Registering Custom Commands with Manage.py

Posted on August 18, 2007

I think someone is reading my mail, or should I say mind. For the past several days I had been drafting a preliminary patch and rationale for proposing that the manage.py system be opened up to allow extensibility of custom commands. My initial motivation for this functionality was due to my Newforms Generator. I wanted to be able to inject this behavior into manage.py without having to submit a patch and get buy-in. Well thankfully it looks like someone else had the same exact idea. With Changeset 5925 we get this functionality.
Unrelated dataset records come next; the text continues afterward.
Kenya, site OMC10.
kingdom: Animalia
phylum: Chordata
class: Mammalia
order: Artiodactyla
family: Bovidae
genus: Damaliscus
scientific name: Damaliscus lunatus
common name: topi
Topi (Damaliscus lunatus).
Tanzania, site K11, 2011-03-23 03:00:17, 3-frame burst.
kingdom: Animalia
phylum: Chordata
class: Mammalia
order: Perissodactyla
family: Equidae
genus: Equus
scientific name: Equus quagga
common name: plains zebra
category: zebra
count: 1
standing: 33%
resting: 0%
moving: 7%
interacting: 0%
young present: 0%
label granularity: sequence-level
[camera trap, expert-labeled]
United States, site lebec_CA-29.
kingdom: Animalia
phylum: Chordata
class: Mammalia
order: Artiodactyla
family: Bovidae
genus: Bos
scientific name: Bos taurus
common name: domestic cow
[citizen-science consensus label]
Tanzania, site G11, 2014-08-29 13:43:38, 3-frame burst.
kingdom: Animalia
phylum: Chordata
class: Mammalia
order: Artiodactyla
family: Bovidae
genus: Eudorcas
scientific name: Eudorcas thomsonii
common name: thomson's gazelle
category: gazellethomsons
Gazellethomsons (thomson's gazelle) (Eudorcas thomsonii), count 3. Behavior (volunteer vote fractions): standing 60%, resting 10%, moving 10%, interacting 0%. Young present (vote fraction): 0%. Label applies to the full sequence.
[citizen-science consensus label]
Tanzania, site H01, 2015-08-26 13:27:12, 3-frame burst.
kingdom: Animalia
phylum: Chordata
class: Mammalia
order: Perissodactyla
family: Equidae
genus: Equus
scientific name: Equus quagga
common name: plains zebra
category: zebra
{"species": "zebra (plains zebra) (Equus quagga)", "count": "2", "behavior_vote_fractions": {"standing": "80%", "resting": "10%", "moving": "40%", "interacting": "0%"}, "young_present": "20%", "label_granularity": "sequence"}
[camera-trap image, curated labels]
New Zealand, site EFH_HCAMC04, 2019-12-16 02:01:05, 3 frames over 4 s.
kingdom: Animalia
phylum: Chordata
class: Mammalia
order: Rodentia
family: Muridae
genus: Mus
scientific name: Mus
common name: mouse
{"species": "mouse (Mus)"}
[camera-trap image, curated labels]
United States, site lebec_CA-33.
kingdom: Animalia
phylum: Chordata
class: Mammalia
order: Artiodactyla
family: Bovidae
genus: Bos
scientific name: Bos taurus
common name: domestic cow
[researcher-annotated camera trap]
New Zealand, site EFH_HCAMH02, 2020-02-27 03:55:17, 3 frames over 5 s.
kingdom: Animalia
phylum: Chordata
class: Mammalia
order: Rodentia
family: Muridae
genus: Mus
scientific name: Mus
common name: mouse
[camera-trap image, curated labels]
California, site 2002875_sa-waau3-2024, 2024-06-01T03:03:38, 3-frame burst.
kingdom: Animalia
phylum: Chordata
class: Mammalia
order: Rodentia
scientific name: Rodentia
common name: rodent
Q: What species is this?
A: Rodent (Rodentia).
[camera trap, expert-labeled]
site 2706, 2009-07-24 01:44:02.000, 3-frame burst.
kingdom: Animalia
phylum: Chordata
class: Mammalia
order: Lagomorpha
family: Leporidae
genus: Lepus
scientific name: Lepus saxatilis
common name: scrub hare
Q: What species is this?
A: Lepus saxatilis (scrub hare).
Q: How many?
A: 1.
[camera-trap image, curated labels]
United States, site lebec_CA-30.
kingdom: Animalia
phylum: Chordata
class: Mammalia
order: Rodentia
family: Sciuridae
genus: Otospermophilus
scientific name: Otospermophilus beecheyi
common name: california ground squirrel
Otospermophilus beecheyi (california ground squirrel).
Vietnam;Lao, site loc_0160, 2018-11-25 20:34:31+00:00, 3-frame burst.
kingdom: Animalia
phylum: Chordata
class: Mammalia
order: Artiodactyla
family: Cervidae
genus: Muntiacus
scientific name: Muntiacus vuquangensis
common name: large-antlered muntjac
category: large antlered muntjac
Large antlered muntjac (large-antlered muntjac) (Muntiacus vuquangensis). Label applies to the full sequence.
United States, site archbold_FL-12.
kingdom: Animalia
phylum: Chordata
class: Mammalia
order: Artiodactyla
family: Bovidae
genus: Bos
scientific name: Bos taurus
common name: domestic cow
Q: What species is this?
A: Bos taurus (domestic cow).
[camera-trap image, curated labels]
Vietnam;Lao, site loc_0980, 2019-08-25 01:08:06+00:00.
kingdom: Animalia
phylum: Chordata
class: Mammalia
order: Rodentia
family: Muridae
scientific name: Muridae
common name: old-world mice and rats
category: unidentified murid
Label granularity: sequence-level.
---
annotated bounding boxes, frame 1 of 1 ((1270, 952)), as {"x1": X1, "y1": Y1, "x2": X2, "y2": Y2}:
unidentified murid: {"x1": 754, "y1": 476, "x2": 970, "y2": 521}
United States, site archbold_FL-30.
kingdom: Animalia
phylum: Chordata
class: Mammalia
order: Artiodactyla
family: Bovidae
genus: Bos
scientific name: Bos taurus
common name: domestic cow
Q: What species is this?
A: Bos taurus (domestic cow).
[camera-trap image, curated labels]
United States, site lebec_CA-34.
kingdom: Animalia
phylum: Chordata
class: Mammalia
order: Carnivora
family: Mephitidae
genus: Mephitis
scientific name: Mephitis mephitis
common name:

Coming from Ruby / Rails world I have really missed Rake and the simple extensibility of that tool to automate common tasks. Now with extensibility in manage.py I can do a lot of the same things I was accustomed to previously.

The docs online are not updated yet to reflect this change but the Changeset patch has all the information you need to get started.

Very cool stuff.

UPDATE

As noted in the comments, it looks like this one was rolled backed for a bit. Something about it not working. :) I’m sure the required fixes will be put in place shortly.